* [Aim of the exercise]:
Answer these questions using the passage on the BBRS:
1. What annual turnover range must a business have to use the BBRS's services?
2. How many of the UK's largest banks have signed up to the BBRS?
3. What is the maximum value of a bounce-back loan?

* [Passage provided]:
The BBRS will give independent decisions on disputes between small and medium-sized enterprises (SMEs) and their lenders. It was the industry’s response to the 2018 Walker review into how the sector should deal with SME complaints around consumer lending, which is unregulated in the UK.

Its services will be open to businesses with an annual turnover of between £6.5m and £10m whose claims cannot be handled by the Financial Ombudsman Service, which will be the first port of call for SMEs who applied to the smaller bounce-back loans scheme.

It means the BBRS will be poised to handle disputes arising from the approximately £14bn worth of CBILS loans that have so far been granted to 60,000 businesses across the UK. Banks have received more than 123,000 applications for CBILS loans, which are worth up to £5m and come with an 80% government guarantee.

The smaller bounce-back loans, worth up to £50,000, are not covered by the BBRS.

Eligible businesses can also raise concerns with the BBRS over the terms of standard commercial loans issued outside of the government loan programme.

Each claimant will be assigned a “consumer champion” by the BBRS to help them assemble their case and prove they are eligible for the resolution programme. Efforts will be made to settle the case informally, but will otherwise go through mediation, and if necessary, formal adjudication.

Seven of the UK’s largest banks have signed up to the BBRS and must pay up to £600,000 if a case is ruled in the customers’ favour.

However, borrowers who took out Covid loans with one of the other 90-plus accredited CBILS lenders will not have access to the BBRS. Shand Smith said his team was hoping to bring new lenders into the scheme.

“Because it is a voluntary scheme we can’t force them to sign up. But I think – I suspect – if things go wrong with them, we’ll find exactly the same [thing] as what happened after 2008, there will be a huge level of political pressure because the businesses will go to their MPs.”

* [Spatial grounding data]:

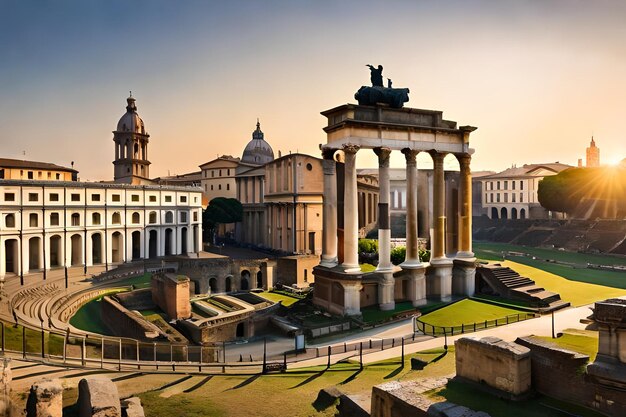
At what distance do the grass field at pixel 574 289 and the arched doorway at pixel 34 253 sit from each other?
149 ft

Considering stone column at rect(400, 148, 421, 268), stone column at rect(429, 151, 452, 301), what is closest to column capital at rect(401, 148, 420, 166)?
stone column at rect(400, 148, 421, 268)

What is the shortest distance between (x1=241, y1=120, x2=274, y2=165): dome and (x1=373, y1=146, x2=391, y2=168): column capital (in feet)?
228

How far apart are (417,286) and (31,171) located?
57.8m

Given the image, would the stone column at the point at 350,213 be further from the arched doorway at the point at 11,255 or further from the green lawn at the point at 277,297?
the arched doorway at the point at 11,255

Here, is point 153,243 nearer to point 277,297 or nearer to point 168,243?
point 168,243

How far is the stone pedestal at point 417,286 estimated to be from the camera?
29.3m

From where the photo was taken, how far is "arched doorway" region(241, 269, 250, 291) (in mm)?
46328

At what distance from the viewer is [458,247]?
3234 cm

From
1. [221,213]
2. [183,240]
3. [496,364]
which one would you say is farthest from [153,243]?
[496,364]

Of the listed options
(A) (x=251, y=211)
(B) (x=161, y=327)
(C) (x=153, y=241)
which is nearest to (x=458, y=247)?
(B) (x=161, y=327)

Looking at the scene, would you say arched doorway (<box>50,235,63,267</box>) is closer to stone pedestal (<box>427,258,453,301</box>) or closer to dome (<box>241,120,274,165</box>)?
stone pedestal (<box>427,258,453,301</box>)

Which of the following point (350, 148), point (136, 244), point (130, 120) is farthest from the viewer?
point (130, 120)

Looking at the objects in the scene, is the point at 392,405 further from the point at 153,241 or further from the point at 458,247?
the point at 153,241

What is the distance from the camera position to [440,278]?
3059 cm
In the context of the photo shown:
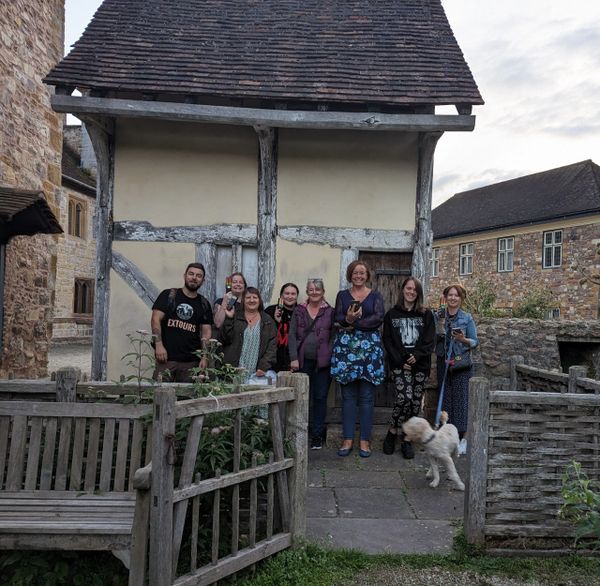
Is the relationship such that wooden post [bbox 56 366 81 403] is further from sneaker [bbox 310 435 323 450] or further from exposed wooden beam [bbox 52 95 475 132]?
exposed wooden beam [bbox 52 95 475 132]

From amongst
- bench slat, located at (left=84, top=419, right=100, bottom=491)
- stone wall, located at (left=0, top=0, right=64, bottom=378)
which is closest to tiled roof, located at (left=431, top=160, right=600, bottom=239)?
stone wall, located at (left=0, top=0, right=64, bottom=378)

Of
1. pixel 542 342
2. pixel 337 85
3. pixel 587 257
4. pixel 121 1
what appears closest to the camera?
pixel 337 85

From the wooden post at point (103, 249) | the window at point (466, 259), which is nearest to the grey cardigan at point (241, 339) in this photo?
the wooden post at point (103, 249)

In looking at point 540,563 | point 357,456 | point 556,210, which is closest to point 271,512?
point 540,563

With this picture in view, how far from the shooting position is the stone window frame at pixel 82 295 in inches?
937

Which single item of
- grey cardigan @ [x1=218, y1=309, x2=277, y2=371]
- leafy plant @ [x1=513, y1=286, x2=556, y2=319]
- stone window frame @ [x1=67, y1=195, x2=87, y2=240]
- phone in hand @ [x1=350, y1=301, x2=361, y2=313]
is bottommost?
grey cardigan @ [x1=218, y1=309, x2=277, y2=371]

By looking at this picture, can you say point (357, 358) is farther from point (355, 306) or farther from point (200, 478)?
point (200, 478)

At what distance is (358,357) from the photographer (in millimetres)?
5734

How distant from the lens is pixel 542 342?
23.5 ft

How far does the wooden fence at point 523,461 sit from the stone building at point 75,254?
790 inches

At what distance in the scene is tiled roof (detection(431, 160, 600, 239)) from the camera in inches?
856

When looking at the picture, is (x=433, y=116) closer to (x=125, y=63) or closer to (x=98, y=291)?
(x=125, y=63)

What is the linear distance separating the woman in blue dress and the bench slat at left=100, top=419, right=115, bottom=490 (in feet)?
8.70

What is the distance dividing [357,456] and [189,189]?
3659 mm
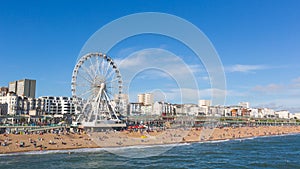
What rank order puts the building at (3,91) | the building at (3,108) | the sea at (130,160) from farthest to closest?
the building at (3,91)
the building at (3,108)
the sea at (130,160)

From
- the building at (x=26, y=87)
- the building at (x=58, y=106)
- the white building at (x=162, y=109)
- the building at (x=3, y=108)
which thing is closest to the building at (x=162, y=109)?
the white building at (x=162, y=109)

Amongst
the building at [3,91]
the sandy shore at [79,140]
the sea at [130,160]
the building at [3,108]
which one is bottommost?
the sea at [130,160]

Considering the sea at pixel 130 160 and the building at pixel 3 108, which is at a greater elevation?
the building at pixel 3 108

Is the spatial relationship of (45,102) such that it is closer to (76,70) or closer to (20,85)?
(20,85)

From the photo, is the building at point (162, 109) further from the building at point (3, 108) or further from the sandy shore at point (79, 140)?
the sandy shore at point (79, 140)

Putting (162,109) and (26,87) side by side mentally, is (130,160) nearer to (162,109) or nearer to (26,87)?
(26,87)

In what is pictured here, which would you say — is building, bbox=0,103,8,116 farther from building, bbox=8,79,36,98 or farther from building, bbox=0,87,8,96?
building, bbox=8,79,36,98

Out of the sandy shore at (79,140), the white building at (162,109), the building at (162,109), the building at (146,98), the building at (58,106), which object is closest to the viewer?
the sandy shore at (79,140)

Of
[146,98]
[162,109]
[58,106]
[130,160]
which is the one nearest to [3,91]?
[58,106]

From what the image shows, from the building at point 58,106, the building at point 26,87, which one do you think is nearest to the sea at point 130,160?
the building at point 58,106

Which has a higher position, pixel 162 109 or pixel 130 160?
pixel 162 109

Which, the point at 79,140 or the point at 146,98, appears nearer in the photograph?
the point at 79,140

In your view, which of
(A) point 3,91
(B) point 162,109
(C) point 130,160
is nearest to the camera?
(C) point 130,160

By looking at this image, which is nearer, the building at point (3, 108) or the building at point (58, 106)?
the building at point (3, 108)
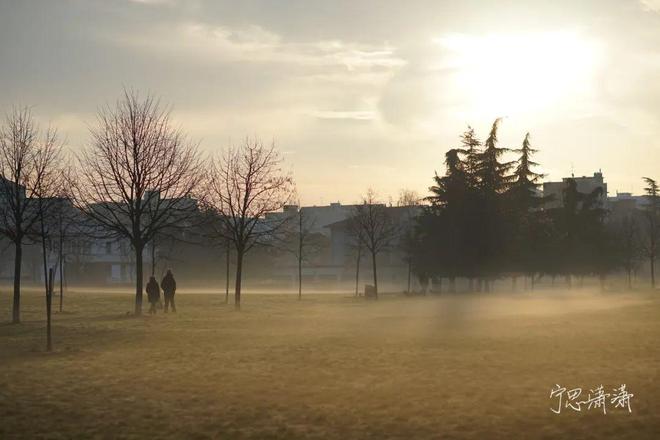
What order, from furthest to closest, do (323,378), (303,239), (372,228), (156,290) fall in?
1. (303,239)
2. (372,228)
3. (156,290)
4. (323,378)

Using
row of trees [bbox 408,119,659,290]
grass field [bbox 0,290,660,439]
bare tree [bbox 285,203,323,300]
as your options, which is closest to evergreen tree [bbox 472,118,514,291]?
row of trees [bbox 408,119,659,290]

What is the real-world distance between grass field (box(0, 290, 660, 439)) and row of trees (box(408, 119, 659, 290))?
104 feet

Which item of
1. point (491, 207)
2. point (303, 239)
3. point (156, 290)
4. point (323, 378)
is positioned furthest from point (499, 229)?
point (323, 378)

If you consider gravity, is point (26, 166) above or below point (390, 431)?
above

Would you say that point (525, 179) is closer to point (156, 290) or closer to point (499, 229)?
point (499, 229)

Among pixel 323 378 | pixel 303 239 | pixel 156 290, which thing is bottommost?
pixel 323 378

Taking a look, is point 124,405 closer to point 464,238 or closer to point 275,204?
point 275,204

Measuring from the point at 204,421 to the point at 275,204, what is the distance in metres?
31.0

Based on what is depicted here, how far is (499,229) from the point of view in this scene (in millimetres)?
58906

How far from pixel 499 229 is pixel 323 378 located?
46698 mm

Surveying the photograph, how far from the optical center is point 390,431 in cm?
1006

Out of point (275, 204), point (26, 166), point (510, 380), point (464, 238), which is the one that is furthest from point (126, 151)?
point (464, 238)

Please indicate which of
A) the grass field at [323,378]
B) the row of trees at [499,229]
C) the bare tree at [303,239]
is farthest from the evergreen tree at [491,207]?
the grass field at [323,378]

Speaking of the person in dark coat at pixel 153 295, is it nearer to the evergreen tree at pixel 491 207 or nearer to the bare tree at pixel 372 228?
the bare tree at pixel 372 228
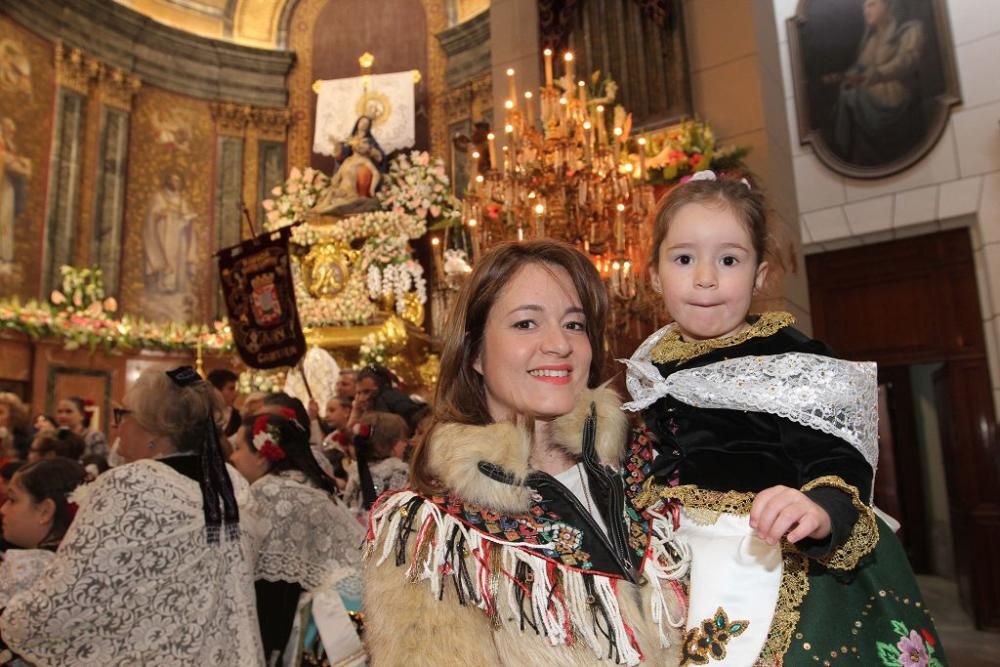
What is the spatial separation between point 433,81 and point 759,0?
9.83 meters

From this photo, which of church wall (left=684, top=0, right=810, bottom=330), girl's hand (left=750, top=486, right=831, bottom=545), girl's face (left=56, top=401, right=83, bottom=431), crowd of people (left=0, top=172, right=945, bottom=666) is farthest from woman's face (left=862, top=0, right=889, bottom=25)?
girl's face (left=56, top=401, right=83, bottom=431)

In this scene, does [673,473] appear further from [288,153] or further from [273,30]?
[273,30]

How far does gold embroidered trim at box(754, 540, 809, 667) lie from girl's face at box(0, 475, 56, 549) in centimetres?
312

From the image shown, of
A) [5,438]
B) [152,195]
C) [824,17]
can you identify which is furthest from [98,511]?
[152,195]

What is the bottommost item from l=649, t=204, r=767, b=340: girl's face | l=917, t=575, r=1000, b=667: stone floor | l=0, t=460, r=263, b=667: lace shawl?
l=917, t=575, r=1000, b=667: stone floor

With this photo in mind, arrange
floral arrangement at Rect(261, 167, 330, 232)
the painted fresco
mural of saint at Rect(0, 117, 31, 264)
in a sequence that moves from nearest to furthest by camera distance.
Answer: mural of saint at Rect(0, 117, 31, 264), floral arrangement at Rect(261, 167, 330, 232), the painted fresco

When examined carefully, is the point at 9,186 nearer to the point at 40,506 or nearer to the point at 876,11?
the point at 40,506

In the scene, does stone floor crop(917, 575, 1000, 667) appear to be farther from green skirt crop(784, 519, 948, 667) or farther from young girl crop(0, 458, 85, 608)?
→ young girl crop(0, 458, 85, 608)

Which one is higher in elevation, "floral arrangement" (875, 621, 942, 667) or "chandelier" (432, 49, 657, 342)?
"chandelier" (432, 49, 657, 342)

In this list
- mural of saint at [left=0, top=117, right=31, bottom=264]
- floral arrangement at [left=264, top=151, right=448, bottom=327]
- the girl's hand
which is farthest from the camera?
mural of saint at [left=0, top=117, right=31, bottom=264]

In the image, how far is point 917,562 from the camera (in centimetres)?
905

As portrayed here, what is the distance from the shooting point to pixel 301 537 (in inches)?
136

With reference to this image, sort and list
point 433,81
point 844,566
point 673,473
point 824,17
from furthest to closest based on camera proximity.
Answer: point 433,81
point 824,17
point 673,473
point 844,566

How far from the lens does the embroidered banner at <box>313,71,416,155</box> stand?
14.7m
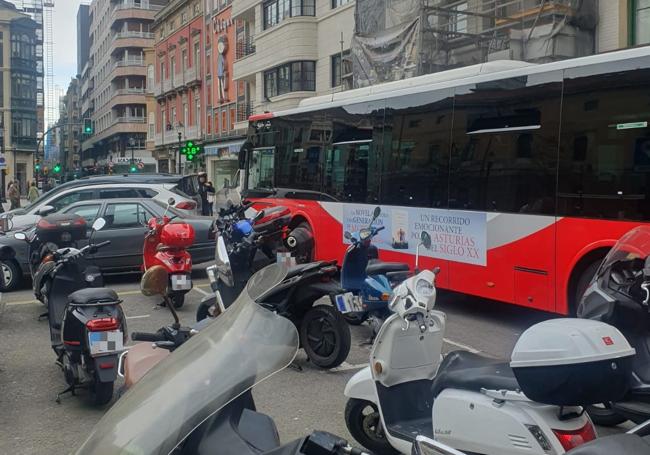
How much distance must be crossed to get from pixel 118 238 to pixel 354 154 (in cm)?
422

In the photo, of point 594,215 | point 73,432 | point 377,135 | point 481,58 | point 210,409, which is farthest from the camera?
point 481,58

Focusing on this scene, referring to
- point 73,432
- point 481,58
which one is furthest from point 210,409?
point 481,58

* [Exercise response]:
1. Between £6.5m and £10m.
2. Seven.
3. £50,000.